[Set problem]: Rewrite the stretch of entries from the line containing "How far from the chrome" through the end of the entries as a numbered list, leaving out blank lines.

[Stored data]:
========
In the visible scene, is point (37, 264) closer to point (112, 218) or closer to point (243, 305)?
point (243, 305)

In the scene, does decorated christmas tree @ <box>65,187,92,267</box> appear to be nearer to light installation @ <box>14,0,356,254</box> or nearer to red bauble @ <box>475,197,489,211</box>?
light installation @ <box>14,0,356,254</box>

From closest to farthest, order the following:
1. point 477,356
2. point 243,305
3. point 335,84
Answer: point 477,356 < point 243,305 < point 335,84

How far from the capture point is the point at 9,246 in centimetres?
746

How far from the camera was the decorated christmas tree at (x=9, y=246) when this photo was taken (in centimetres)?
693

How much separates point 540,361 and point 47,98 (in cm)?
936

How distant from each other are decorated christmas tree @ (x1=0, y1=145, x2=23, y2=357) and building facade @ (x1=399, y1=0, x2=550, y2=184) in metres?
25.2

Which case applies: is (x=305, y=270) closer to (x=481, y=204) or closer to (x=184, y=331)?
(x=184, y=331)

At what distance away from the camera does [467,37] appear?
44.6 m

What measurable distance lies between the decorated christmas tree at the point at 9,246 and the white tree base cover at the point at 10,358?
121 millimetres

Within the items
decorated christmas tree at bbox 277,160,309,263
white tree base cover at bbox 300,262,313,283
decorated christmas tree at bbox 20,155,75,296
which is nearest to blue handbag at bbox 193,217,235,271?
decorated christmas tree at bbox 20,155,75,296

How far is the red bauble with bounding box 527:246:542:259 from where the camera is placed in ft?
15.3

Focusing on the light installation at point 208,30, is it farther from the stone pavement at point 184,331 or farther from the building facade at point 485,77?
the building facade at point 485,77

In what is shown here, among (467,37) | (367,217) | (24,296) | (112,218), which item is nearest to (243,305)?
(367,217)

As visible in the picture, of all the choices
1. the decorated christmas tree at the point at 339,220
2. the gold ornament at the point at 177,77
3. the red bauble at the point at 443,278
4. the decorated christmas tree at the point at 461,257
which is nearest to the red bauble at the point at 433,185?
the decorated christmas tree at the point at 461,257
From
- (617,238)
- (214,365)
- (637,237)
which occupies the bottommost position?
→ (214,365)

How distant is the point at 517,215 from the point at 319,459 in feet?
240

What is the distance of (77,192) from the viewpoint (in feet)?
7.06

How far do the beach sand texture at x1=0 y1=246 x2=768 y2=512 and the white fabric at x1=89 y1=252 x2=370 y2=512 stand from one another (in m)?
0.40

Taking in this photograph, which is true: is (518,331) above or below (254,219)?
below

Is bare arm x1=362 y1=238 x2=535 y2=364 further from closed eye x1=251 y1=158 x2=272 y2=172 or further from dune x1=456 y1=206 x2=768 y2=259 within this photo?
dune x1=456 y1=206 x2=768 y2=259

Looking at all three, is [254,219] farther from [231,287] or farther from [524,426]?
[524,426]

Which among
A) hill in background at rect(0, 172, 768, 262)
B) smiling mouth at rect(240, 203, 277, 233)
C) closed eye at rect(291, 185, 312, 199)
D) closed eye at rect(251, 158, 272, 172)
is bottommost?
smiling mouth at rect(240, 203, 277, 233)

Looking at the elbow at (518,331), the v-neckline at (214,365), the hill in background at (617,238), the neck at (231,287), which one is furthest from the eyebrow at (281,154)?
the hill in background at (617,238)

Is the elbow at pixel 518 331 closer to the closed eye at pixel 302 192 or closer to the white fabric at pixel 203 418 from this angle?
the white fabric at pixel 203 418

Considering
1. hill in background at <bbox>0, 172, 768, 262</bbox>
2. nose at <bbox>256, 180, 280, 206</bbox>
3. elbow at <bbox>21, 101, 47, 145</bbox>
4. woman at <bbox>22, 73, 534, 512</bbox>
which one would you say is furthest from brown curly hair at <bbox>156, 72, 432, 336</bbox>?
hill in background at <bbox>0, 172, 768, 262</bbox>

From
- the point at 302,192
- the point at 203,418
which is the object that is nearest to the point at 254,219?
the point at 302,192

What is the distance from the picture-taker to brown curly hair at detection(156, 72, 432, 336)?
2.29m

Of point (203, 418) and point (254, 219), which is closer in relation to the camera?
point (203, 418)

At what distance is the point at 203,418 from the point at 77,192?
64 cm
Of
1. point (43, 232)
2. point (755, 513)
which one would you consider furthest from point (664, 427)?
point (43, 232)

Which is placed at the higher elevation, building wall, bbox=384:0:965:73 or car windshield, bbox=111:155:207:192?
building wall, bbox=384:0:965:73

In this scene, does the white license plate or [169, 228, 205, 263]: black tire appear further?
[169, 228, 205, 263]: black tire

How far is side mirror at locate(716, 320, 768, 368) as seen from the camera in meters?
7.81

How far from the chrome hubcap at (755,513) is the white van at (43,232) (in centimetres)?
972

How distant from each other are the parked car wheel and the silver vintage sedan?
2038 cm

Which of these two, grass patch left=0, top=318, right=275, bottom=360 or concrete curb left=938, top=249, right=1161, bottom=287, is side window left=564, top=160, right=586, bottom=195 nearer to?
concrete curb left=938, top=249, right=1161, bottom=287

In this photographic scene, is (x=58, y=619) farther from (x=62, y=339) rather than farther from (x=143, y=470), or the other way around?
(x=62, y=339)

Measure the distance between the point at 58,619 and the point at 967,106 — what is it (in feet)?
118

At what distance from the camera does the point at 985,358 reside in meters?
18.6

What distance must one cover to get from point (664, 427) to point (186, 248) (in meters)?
========
[Result of this task]:
1. How far from the chrome hubcap at (755,513) is the white van at (43,232) (in centimetres)?
2. 972
3. How distant from each other are the parked car wheel and the silver vintage sedan?
4. 2038 cm
5. Which of these two, grass patch left=0, top=318, right=275, bottom=360 or concrete curb left=938, top=249, right=1161, bottom=287, is side window left=564, top=160, right=586, bottom=195 nearer to?
6. concrete curb left=938, top=249, right=1161, bottom=287
7. In this photographic scene, is (x=58, y=619) farther from (x=62, y=339) rather than farther from (x=143, y=470), or the other way around?
8. (x=62, y=339)
9. Measure the distance between the point at 58,619 and the point at 967,106 — what is it (in feet)?
10. 118
11. At what distance from the camera does the point at 985,358 reside in meters?
12. 18.6
13. What distance must one cover to get from point (664, 427) to point (186, 248) (in meters)?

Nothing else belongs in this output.